James almost screamed with rage. This was the enlightened faculty at the premier institute in the country? This was the person responsible for the public image and marketing not only of the university but also of the adjoining school of magic, which was populated almost exclusively by half-Fairies? “You obviously don’t know what you’re talking about, bringing that up,” James said, and he knew he should probably have more respect for his elders but enough was enough. “Douglass went to jail for threatening, kidnapping, and attempting to enslave another fairy, not a human. He was caught by a fairy, and he would have been tried under fairy law and executed, as he probably deserved, except we demanded due process and tried him in a human court, and some jury decided that life in prison was a better punishment. Carey Douglass was a pariah of fairy society just as he would be in human society, and is no more representative of them than he was well-liked.” James was shaking with anger, but his diatribe was taking the edge off of it and he slowly realized that he should potentially not be shouting at the dean of student life in the middle of a dormitory hallway.

The professor’s eyes were flint. “Mind who you’re talking to, boy,” he said sternly. “I’m not some two-bit bigoted student, or an assistant professor who wants to josh around with the kids. I have half a mind to report you for insubordination and insolence. Who made you the expert on last year’s court cases, anyway?”

“I was there,” James responded quickly.

The professor scoffed. “You won’t get out of this by telling tall tales, young man.” James almost opened his mouth to insist that he wasn’t lying, and if there was any doubt he would go and get Sergeant Tate to vouch for his involvement, but then he decided against it. It wasn’t universally known that Sergeant Hammond Tate of the Tinia Police used a crack squad of University Students (self-labeled the “magops”, with a soft g, for Mysterious, Abnormal, and Generally Odd Protection Services or Magical Operatives, depending on who you asked) to help with his stranger cases. In any case, the professor only paused for a moment before continuing. “Now, unless you can find me five students other than yourself who are honestly offended by this poster, I’m not going to do anything about it. The Society for Unification of Humanoid Races is a legitimate group and deserves their freedom of speech just like anyone else.”

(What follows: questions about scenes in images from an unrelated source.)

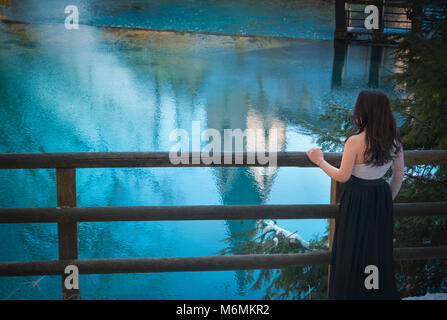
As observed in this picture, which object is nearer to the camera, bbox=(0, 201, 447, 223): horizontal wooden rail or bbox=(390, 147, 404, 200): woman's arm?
bbox=(390, 147, 404, 200): woman's arm

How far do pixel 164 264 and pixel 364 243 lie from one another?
859 mm

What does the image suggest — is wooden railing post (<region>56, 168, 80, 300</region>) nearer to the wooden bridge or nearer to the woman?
the woman

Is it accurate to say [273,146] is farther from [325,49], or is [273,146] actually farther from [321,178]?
[325,49]

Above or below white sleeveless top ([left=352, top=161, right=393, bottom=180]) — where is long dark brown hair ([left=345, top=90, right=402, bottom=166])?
above

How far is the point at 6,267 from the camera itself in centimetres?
203

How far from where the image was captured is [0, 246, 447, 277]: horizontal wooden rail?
6.71 ft

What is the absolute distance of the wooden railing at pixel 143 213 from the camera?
1928 millimetres

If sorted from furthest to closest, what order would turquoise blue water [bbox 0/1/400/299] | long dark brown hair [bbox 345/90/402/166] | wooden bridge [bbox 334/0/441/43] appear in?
wooden bridge [bbox 334/0/441/43], turquoise blue water [bbox 0/1/400/299], long dark brown hair [bbox 345/90/402/166]

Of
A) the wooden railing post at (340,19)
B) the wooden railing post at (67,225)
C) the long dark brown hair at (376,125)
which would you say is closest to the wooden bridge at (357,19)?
the wooden railing post at (340,19)

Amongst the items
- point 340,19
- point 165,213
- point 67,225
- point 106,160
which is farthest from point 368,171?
point 340,19

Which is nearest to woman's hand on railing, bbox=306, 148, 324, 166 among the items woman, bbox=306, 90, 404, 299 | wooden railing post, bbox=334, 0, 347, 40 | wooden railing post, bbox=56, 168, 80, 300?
woman, bbox=306, 90, 404, 299

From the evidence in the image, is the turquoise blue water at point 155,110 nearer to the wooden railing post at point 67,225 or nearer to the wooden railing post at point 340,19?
the wooden railing post at point 340,19

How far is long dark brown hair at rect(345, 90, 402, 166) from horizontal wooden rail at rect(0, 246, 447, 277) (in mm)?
562

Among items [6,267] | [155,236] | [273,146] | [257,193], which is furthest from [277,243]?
[273,146]
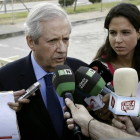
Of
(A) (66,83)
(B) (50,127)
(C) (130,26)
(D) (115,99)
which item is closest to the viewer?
(D) (115,99)

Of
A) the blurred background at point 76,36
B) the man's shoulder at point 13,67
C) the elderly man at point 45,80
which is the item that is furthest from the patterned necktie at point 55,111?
the blurred background at point 76,36

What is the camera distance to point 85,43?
939 centimetres

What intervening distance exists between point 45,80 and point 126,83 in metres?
0.79

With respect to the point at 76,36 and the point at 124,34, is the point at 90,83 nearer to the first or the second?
the point at 124,34

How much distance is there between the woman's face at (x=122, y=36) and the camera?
2.55 metres

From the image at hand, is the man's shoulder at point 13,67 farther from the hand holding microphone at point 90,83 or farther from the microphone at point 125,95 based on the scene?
the microphone at point 125,95

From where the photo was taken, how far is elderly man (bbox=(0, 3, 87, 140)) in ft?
6.91

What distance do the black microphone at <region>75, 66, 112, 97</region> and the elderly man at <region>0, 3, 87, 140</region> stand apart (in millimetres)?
375

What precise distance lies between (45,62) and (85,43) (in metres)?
7.27

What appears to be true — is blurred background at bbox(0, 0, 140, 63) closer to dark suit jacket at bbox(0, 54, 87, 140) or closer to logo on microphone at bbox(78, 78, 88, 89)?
dark suit jacket at bbox(0, 54, 87, 140)

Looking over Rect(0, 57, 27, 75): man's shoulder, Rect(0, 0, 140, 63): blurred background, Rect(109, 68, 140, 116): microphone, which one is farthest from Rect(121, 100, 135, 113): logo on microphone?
Rect(0, 0, 140, 63): blurred background

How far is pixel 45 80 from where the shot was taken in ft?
7.23

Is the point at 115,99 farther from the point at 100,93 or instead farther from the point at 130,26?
the point at 130,26

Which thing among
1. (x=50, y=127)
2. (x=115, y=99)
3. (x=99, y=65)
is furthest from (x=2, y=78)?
(x=115, y=99)
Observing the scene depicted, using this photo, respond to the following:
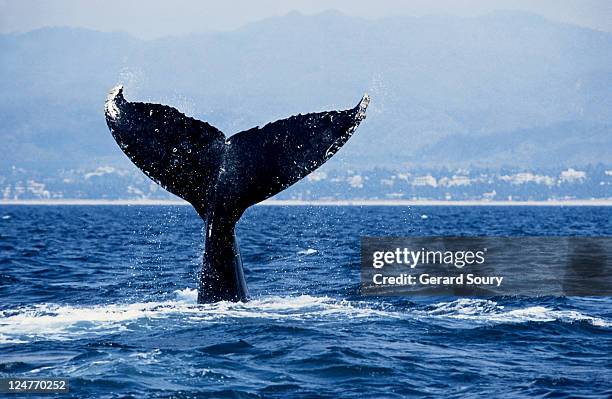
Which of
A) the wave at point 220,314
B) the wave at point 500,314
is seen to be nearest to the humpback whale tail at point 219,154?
the wave at point 220,314

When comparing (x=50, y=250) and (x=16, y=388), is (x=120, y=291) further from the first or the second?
(x=50, y=250)

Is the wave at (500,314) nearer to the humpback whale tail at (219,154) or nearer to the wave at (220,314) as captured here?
the wave at (220,314)

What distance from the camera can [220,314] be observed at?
11.1 metres

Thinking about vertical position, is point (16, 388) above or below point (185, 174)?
below

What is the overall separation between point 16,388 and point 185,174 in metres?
3.23

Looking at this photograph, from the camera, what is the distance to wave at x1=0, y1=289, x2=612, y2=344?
35.2 feet

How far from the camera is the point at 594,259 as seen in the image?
78.4ft

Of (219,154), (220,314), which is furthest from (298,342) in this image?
(219,154)

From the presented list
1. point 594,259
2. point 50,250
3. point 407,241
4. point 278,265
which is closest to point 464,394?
point 278,265

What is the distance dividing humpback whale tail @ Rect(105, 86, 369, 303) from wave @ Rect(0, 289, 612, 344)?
95cm

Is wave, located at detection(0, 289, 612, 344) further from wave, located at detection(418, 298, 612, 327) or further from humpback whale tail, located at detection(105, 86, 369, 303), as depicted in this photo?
humpback whale tail, located at detection(105, 86, 369, 303)

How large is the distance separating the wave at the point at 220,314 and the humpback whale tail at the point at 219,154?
0.95 m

The professor then turned and hobbled away. James stood, stunned, watching him leave. He knew that calling out and bringing the bigoted old professor back to talk to him further would do no good whatsoever, and might even get him in a fair amount of hot water, so he eventually just sighed, sent one last glare at the poster, and walked away.

So much for that idea.

At dinner that night, sitting in the kitchen of Brenda Christiansen’s new apartment, drinking a beer, he told the rest of the magops – Brenda, Kip Duncan, and Malcolm Jackson – the story.

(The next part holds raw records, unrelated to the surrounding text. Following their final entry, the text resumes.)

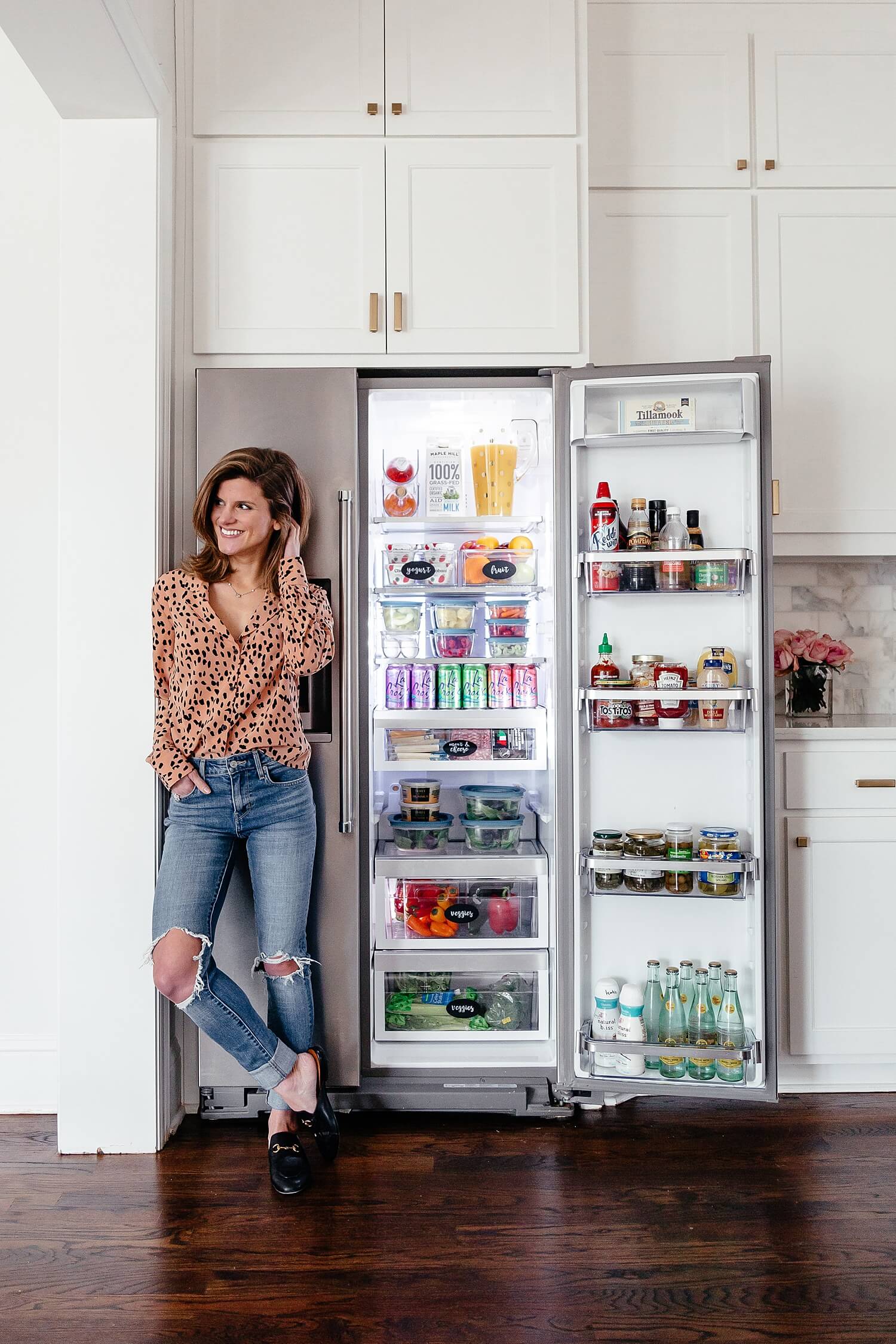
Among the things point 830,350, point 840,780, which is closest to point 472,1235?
point 840,780

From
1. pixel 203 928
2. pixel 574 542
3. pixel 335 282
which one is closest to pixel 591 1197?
pixel 203 928

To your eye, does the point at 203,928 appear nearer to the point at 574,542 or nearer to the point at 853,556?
the point at 574,542

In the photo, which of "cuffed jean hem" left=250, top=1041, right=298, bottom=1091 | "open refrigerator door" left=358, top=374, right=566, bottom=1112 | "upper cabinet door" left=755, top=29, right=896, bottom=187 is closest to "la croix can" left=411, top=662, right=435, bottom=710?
"open refrigerator door" left=358, top=374, right=566, bottom=1112

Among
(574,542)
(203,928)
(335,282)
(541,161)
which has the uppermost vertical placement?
(541,161)

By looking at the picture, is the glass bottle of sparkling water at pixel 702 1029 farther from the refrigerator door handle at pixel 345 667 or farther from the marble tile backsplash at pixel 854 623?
the marble tile backsplash at pixel 854 623

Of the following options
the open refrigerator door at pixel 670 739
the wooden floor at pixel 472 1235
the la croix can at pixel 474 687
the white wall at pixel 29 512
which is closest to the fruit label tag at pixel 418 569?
the la croix can at pixel 474 687

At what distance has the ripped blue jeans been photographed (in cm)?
210

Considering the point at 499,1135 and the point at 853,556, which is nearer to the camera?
the point at 499,1135

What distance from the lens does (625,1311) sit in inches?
64.4

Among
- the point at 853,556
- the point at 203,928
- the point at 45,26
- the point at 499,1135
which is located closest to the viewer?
the point at 45,26

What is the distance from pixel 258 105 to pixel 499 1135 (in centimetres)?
275

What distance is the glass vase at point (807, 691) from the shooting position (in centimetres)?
279

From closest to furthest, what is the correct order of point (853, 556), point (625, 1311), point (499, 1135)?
point (625, 1311) → point (499, 1135) → point (853, 556)

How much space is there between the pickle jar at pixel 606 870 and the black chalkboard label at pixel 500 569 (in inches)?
29.4
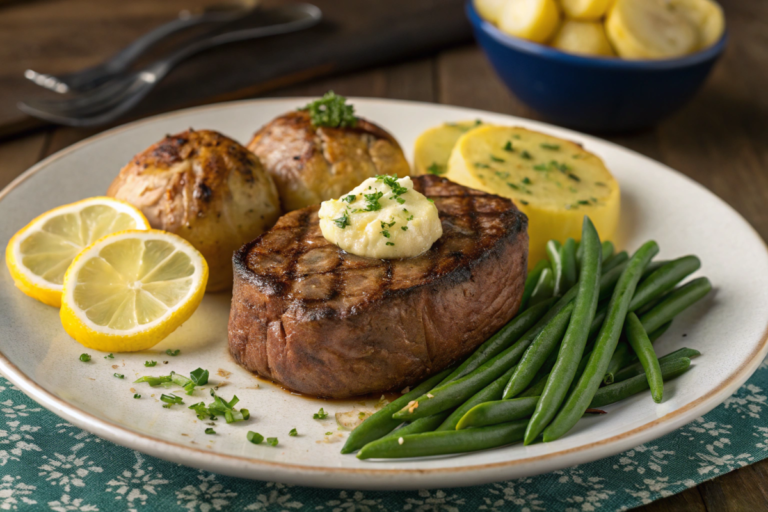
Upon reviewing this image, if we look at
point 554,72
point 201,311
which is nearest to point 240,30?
point 554,72

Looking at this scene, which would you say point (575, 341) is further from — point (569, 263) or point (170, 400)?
point (170, 400)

“Jamesie, you’ve gone fey,” Kip said with a laugh.

“I have not!” James insisted. “This is about an objectively offensive piece of disgusting political propaganda, not my own friendship with certain Fairies! And would you please stop calling me Jamesie?”

Malcolm cast a glance towards Brenda at the word ‘friendship’, and Kip chortled with laughter. “Femininity goes with fey, you know that,” he said, taking another gulp of beer and leaning back to balance on the back two legs of his chair.

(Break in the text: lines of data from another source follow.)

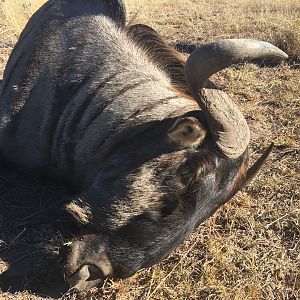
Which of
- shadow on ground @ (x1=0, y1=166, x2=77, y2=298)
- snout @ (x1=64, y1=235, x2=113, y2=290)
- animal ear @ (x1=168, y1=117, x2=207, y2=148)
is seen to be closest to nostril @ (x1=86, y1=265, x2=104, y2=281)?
snout @ (x1=64, y1=235, x2=113, y2=290)

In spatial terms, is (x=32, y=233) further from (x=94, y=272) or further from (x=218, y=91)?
(x=218, y=91)

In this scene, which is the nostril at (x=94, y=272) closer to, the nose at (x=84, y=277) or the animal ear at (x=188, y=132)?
the nose at (x=84, y=277)

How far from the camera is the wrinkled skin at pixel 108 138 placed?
8.25 feet

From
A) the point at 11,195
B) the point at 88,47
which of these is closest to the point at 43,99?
the point at 88,47

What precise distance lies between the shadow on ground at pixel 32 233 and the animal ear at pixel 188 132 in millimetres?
957

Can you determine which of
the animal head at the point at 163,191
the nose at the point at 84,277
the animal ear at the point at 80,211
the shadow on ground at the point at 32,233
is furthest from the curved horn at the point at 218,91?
the shadow on ground at the point at 32,233

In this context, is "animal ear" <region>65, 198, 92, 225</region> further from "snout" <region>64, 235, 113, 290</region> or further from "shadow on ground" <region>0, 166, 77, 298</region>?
"shadow on ground" <region>0, 166, 77, 298</region>

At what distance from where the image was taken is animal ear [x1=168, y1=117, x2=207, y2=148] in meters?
2.36

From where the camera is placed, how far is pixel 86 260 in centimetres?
253

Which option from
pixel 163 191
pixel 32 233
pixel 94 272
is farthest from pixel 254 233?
pixel 32 233

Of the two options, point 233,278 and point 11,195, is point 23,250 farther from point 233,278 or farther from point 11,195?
point 233,278

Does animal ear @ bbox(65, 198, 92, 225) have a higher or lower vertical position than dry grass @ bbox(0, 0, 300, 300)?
higher

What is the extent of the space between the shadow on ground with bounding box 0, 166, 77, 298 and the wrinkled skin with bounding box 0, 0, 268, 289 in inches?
6.8

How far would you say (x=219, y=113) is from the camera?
240 cm
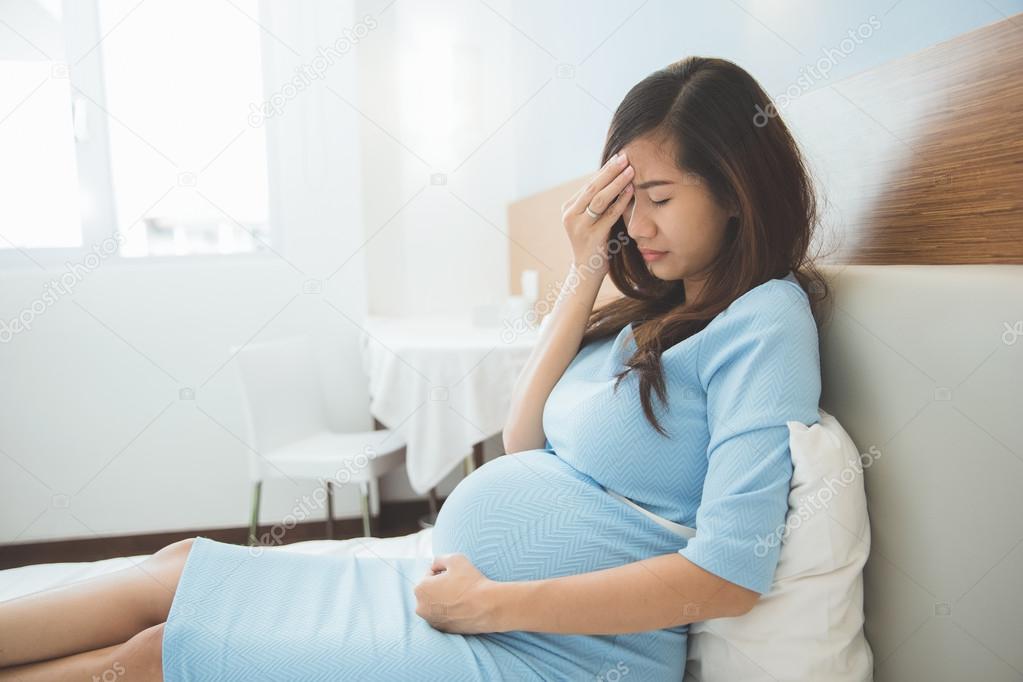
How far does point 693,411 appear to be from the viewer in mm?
935

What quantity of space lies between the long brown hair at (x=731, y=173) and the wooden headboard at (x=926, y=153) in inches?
2.5

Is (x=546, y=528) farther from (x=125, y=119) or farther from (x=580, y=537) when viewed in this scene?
(x=125, y=119)

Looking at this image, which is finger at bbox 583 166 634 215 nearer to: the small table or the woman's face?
the woman's face

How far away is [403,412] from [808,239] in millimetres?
1469

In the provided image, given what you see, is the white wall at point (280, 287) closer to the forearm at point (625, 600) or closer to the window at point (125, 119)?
the window at point (125, 119)

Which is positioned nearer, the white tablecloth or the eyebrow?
the eyebrow

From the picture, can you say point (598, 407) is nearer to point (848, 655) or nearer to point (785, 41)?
point (848, 655)

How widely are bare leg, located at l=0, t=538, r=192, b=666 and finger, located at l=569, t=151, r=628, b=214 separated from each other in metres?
0.82

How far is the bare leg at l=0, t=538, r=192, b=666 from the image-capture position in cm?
94

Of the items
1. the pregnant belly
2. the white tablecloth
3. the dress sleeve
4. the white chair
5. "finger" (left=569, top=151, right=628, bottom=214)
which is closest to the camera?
the dress sleeve

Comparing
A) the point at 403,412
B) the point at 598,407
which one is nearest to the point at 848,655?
the point at 598,407

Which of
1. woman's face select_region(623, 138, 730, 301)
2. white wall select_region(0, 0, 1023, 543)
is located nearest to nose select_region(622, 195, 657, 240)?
woman's face select_region(623, 138, 730, 301)

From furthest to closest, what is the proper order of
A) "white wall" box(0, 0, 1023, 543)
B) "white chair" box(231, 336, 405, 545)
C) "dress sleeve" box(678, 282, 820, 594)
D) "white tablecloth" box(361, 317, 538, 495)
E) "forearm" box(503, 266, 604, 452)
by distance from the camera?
"white wall" box(0, 0, 1023, 543) → "white chair" box(231, 336, 405, 545) → "white tablecloth" box(361, 317, 538, 495) → "forearm" box(503, 266, 604, 452) → "dress sleeve" box(678, 282, 820, 594)

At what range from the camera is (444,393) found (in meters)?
2.14
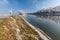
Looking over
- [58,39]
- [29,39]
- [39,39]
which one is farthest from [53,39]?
[29,39]

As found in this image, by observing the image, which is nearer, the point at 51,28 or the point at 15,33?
the point at 15,33

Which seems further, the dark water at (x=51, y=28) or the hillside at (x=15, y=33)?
the dark water at (x=51, y=28)

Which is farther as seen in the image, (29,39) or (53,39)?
(53,39)

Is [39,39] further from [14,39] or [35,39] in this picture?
[14,39]

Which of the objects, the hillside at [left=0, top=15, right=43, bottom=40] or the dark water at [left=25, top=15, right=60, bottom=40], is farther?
the dark water at [left=25, top=15, right=60, bottom=40]

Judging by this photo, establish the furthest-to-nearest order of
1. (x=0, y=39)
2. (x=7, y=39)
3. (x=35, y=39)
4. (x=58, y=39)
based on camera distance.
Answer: (x=58, y=39) → (x=35, y=39) → (x=7, y=39) → (x=0, y=39)

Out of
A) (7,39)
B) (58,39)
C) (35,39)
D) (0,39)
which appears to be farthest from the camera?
(58,39)

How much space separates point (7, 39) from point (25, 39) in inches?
131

“It’s not that offensive, James,” Brenda said. “You’re taking this too personally. You should be glad that people paid enough attention to the whole Douglass-Nerissa-Whatever we’re calling it affair that they’re doing something to prevent it happening again.”

James set his beer down with a bit more force than was necessary. “But the things that they’re doing wouldn’t have stopped him. They wouldn’t have had any effect whatsoever on Douglass – they’re just perpetuating a vicious stereotype!”

“Just let it drop,” Malcolm warned.

James sighed. “It’s not as if there’s anything I can do anyway,” he said bitterly, and took another gulp of beer.

Kip shook his head. “James,” he said with a warning voice. “You are not letting this get you down.” James shrugged.

“Look, if it really is that big of a deal,” Brenda said with a pacifying tone, “Write a petition. Find five students. They must exist.”